Repeat the material in full. Keep every line exactly as it is.

═════ MATERIAL PROVIDED

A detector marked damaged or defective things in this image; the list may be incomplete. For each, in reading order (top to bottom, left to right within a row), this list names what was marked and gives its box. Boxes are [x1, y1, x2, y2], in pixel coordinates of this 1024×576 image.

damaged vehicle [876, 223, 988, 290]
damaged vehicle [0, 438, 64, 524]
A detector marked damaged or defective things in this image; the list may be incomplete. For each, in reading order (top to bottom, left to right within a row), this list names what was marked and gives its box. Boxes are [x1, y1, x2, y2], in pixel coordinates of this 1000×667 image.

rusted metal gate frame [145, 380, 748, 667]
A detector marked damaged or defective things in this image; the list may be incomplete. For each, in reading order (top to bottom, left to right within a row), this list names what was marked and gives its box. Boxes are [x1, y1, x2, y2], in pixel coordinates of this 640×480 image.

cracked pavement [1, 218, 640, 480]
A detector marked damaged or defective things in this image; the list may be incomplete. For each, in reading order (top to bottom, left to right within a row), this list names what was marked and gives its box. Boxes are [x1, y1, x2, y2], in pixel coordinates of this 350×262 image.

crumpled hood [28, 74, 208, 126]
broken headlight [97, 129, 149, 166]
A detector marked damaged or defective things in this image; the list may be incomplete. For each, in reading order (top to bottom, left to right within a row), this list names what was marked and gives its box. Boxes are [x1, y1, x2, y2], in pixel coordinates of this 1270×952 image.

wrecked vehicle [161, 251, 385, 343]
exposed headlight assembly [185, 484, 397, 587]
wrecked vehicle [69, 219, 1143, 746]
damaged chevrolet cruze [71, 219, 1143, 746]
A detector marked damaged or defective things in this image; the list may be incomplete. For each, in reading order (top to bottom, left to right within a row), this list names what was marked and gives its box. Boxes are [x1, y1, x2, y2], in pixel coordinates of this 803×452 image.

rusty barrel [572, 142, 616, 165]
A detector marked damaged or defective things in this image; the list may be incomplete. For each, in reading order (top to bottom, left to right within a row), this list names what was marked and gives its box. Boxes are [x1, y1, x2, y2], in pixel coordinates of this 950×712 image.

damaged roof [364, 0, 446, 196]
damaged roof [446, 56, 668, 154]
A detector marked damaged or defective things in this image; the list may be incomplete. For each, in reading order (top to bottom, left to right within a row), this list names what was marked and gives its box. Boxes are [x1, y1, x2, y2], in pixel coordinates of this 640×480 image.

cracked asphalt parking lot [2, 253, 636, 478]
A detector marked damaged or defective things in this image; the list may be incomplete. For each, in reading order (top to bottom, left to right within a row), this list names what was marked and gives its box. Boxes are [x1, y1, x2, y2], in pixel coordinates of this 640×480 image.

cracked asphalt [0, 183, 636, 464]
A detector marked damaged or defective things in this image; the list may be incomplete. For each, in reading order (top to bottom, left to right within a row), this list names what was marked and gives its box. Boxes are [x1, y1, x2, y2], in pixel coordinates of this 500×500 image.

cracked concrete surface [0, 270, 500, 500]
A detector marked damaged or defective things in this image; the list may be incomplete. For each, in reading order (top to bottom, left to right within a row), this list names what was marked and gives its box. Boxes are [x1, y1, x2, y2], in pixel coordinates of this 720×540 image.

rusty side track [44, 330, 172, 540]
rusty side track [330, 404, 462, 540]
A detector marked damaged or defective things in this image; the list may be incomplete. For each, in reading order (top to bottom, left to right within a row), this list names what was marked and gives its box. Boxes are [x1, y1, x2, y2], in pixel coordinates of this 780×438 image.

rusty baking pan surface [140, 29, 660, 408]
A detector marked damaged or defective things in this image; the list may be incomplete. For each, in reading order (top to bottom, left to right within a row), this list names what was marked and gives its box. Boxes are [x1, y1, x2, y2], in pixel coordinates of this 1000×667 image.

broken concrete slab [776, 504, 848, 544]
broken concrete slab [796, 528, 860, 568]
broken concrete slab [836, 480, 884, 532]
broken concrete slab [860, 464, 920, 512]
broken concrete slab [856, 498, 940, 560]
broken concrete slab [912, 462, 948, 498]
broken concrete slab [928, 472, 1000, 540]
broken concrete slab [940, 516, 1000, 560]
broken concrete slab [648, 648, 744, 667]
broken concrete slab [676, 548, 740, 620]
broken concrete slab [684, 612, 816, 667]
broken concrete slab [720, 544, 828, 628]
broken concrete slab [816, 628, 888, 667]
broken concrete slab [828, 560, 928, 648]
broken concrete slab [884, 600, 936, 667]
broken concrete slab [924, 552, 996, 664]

══════════

== EXERCISE SOLUTION ==
A detector marked damaged or defective things in this image; the list may be incomplete. For each, in reading order (top to bottom, left to right within a row), this list names what was marked and gives its box. Boxes are [x1, y1, x2, y2], in pixel coordinates of this 1024×576 image.

damaged vehicle [876, 223, 988, 290]
damaged vehicle [0, 438, 64, 524]
A detector marked damaged or defective things in this image; the list may be incomplete. For each, in reading order (top to bottom, left to right within a row), this list names what was marked and gives its box. Boxes are [x1, y1, x2, y2], in pixel coordinates of this 1000×667 image.

rusted metal gate frame [145, 380, 748, 667]
A detector marked damaged or defective things in this image; the list may be incomplete. For each, in reading order (top to bottom, left to right within a row), this list names what was marked and gives its box. Boxes are [x1, y1, x2, y2], in pixel coordinates of this 640×480 image.

cracked pavement [1, 218, 640, 480]
A detector marked damaged or defective things in this image; the list may be incomplete. For each, in reading order (top to bottom, left to right within a row), this list names what was marked and gives its box. Boxes are [x1, y1, x2, y2], in pixel coordinates of this 350×262 image.

crumpled hood [28, 74, 208, 126]
broken headlight [97, 129, 149, 166]
A detector marked damaged or defective things in this image; the list may be incomplete. For each, in reading order (top to bottom, left to right within a row), this list names what was marked and gives its box. Boxes are [x1, y1, x2, y2], in pixel coordinates of this 1270×952 image.

wrecked vehicle [161, 251, 385, 343]
exposed headlight assembly [185, 484, 397, 587]
wrecked vehicle [69, 219, 1143, 746]
damaged chevrolet cruze [71, 219, 1143, 746]
A detector marked damaged or defective things in this image; the list may be incomplete. For each, in reading order (top to bottom, left to right within a row), this list names what was marked and gives its box. Boxes are [x1, y1, x2, y2], in pixel coordinates of this 803×452 image.

rusty barrel [572, 142, 616, 165]
A detector marked damaged or defective things in this image; the list may be incomplete. For each, in reading order (top to bottom, left to right within a row), this list names what was marked and gives its box. Boxes are [x1, y1, x2, y2], in pixel coordinates of this 950×712 image.

damaged roof [364, 0, 446, 196]
damaged roof [446, 56, 668, 154]
A detector marked damaged or defective things in this image; the list may be incomplete. For each, in reading order (top to bottom, left to right within a row), this list names what was marked and gives its box. Boxes are [x1, y1, x2, y2], in pixel coordinates of this 640×480 image.

cracked asphalt parking lot [2, 253, 636, 478]
A detector marked damaged or defective things in this image; the list may be incomplete. For each, in reading order (top to bottom, left to right within a row), this list names what was marked and gives its box. Boxes are [x1, y1, x2, y2], in pixel coordinates of this 640×480 image.

cracked asphalt [0, 183, 636, 464]
A detector marked damaged or defective things in this image; the list may be incomplete. For each, in reading order (top to bottom, left to right within a row), this list names what was marked and gives its box. Boxes are [x1, y1, x2, y2], in pixel coordinates of this 500×500 image.

cracked concrete surface [0, 270, 500, 500]
A detector marked damaged or defective things in this image; the list may be incomplete. For each, in reading order (top to bottom, left to right within a row), this list names what was marked and gives its box. Boxes are [x1, y1, x2, y2], in pixel coordinates of this 720×540 image.

rusty side track [44, 330, 172, 540]
rusty side track [330, 404, 462, 540]
A detector marked damaged or defective things in this image; the list may be incomplete. For each, in reading order (top to bottom, left to right within a row), this list names what was marked and gives its box. Boxes are [x1, y1, x2, y2], in pixel coordinates of this 780×438 image.

rusty baking pan surface [140, 29, 660, 408]
A detector marked damaged or defective things in this image; the list may be incomplete. For each, in reading order (top to bottom, left to right within a row), this list names what was marked and gives its box. Boxes are [x1, y1, x2, y2], in pixel coordinates of this 1000×667 image.

broken concrete slab [776, 504, 848, 544]
broken concrete slab [796, 528, 860, 568]
broken concrete slab [836, 480, 884, 532]
broken concrete slab [860, 464, 920, 512]
broken concrete slab [856, 498, 940, 560]
broken concrete slab [912, 462, 948, 498]
broken concrete slab [928, 472, 1000, 540]
broken concrete slab [940, 516, 1000, 560]
broken concrete slab [648, 648, 744, 667]
broken concrete slab [676, 548, 740, 620]
broken concrete slab [684, 612, 816, 667]
broken concrete slab [720, 544, 828, 628]
broken concrete slab [816, 628, 888, 667]
broken concrete slab [828, 560, 928, 648]
broken concrete slab [884, 600, 936, 667]
broken concrete slab [924, 552, 996, 664]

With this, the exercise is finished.